━━━ Record extracts

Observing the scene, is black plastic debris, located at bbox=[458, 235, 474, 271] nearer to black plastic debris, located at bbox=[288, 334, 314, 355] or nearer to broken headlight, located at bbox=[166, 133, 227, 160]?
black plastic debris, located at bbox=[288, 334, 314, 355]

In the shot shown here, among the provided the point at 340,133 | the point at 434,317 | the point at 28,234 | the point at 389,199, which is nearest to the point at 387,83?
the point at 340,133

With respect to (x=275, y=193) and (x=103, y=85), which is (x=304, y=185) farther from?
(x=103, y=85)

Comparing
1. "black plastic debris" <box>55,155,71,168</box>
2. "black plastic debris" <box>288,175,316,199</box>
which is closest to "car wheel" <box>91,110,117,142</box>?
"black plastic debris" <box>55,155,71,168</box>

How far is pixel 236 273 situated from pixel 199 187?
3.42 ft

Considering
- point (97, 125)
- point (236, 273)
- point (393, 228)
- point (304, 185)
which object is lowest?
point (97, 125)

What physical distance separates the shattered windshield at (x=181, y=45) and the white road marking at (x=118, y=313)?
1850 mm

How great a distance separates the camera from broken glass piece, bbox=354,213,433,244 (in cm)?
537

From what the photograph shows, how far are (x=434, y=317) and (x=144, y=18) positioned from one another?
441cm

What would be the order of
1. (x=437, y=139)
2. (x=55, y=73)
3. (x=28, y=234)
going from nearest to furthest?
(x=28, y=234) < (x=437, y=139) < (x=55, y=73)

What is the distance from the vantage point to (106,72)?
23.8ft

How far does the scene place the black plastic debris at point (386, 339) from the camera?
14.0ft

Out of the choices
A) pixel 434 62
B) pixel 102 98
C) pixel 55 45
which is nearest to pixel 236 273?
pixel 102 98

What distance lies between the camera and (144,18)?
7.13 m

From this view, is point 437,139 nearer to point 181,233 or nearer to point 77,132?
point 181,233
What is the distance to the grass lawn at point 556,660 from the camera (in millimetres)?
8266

━━━━━━
━━━ Record extracts

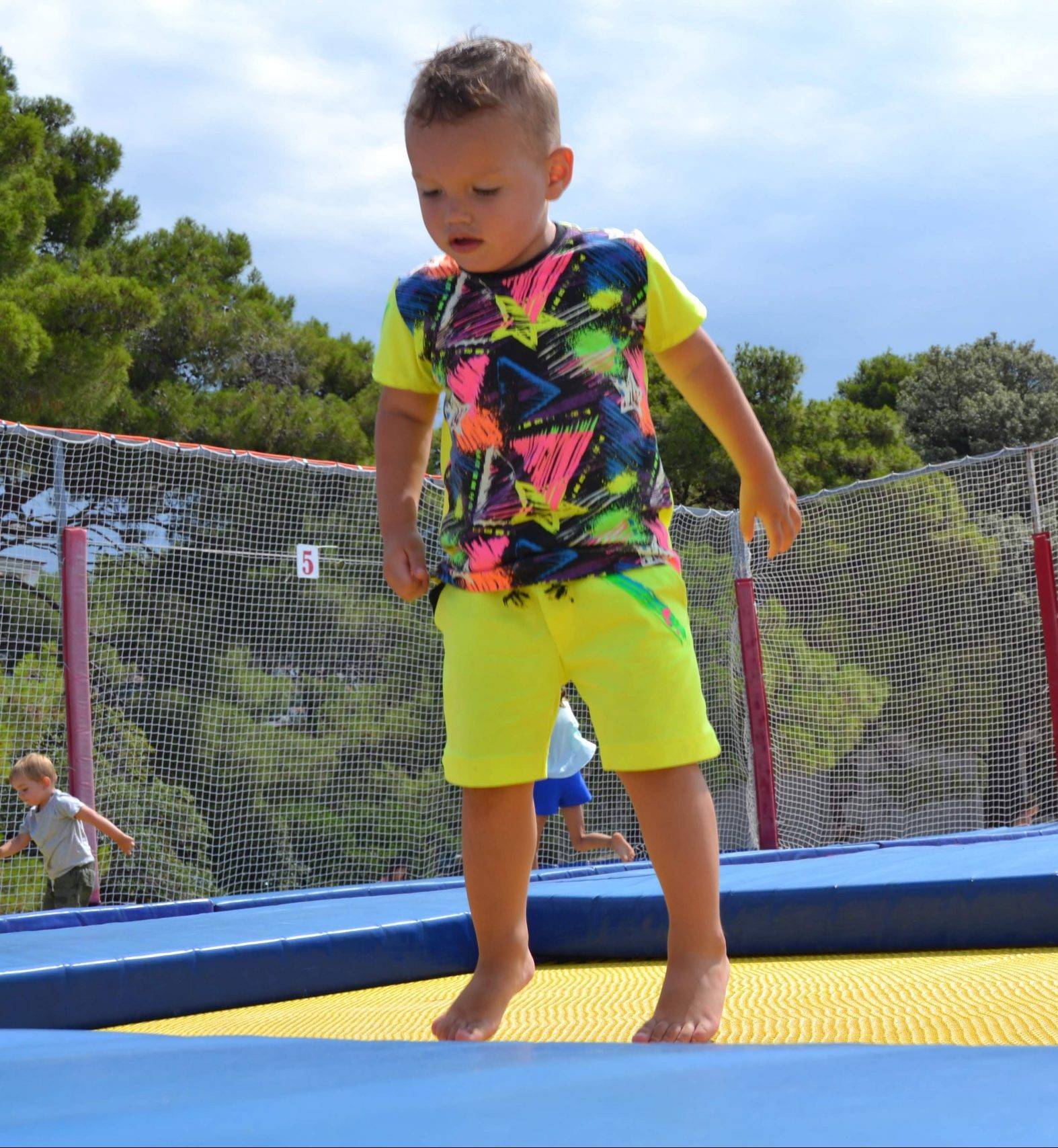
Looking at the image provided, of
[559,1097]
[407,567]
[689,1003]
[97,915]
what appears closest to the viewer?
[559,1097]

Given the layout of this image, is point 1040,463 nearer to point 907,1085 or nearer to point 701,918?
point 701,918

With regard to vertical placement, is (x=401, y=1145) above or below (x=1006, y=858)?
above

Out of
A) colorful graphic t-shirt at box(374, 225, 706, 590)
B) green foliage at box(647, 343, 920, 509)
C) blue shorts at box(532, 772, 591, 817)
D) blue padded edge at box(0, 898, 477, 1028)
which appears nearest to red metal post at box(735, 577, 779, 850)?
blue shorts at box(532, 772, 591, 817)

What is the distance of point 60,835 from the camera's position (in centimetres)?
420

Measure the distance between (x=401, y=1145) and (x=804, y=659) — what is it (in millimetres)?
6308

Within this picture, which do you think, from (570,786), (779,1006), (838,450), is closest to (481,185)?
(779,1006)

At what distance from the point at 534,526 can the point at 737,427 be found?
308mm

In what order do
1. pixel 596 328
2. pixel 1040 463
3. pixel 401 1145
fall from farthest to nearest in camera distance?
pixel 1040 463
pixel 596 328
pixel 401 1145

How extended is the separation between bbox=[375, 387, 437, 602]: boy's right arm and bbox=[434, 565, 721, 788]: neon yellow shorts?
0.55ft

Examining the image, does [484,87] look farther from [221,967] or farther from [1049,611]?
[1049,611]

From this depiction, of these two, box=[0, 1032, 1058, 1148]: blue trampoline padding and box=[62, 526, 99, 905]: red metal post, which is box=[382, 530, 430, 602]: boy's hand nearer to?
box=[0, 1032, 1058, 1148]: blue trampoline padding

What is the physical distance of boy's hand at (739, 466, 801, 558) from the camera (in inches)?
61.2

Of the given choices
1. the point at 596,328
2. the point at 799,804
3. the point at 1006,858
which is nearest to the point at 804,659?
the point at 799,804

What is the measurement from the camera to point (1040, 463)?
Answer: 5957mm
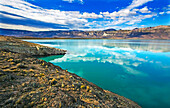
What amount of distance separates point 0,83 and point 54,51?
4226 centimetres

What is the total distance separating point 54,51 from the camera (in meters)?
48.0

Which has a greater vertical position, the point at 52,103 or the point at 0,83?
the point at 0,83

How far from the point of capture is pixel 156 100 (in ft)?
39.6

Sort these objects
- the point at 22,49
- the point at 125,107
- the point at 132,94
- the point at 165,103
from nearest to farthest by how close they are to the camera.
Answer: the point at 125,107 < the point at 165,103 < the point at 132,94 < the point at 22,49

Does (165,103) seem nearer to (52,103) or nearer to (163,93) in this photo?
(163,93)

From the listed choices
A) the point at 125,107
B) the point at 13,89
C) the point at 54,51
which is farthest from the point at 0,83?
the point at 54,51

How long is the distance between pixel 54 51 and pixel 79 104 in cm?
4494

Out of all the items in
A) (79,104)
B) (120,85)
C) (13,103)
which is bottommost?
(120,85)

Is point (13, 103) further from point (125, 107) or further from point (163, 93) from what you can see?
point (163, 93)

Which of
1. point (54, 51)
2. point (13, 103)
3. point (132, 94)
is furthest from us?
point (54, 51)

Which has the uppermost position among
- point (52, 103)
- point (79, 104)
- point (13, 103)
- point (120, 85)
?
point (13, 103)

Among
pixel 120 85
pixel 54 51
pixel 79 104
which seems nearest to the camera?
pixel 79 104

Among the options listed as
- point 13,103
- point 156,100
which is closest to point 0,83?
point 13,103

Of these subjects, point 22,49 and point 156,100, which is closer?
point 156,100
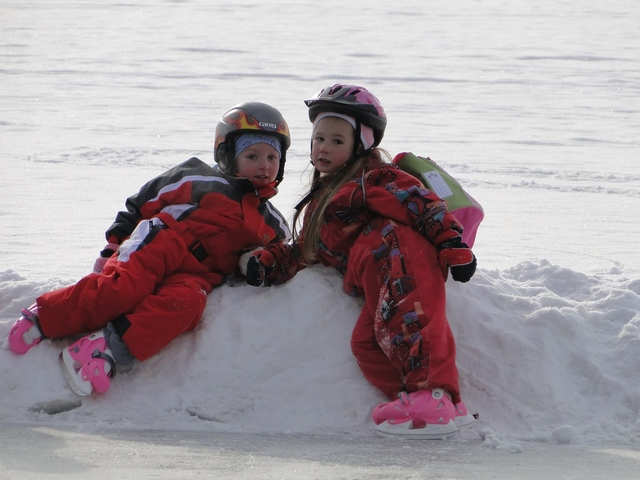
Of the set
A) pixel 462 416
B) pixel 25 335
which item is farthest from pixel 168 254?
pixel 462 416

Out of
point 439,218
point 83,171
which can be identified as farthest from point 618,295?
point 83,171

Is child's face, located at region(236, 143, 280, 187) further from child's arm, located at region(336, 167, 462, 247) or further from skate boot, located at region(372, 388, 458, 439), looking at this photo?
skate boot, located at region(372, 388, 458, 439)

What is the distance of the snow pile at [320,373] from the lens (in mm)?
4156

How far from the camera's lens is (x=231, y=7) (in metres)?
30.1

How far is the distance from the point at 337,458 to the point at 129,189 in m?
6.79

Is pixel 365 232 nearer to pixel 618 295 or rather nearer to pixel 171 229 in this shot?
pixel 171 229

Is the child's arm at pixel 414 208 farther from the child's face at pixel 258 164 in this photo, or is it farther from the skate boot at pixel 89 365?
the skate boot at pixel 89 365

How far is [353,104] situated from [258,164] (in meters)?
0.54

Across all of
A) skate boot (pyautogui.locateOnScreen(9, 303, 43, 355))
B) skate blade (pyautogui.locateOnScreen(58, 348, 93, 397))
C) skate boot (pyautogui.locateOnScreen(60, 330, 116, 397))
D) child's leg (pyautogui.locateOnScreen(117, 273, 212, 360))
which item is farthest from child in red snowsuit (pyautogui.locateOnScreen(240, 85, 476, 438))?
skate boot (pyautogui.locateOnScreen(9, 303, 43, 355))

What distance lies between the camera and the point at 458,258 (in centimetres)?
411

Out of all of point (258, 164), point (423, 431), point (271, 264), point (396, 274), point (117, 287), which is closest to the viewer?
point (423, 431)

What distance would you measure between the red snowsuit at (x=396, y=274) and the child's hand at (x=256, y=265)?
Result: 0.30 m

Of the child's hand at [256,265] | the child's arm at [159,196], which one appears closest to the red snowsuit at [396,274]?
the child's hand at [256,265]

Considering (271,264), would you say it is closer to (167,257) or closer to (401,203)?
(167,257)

━━━━━━

To do: Please pick out and copy each line of the rows above that contains the word "blue". Letter case counts when matching.

Response for this exercise:
C) blue shorts at box(532, 772, 591, 817)
D) blue padded edge at box(0, 898, 477, 1028)
blue shorts at box(532, 772, 591, 817)
From this depiction, of these two, box=[0, 1032, 1058, 1148]: blue trampoline padding and box=[62, 526, 99, 905]: red metal post, which is box=[382, 530, 430, 602]: boy's hand nearer to?
box=[0, 1032, 1058, 1148]: blue trampoline padding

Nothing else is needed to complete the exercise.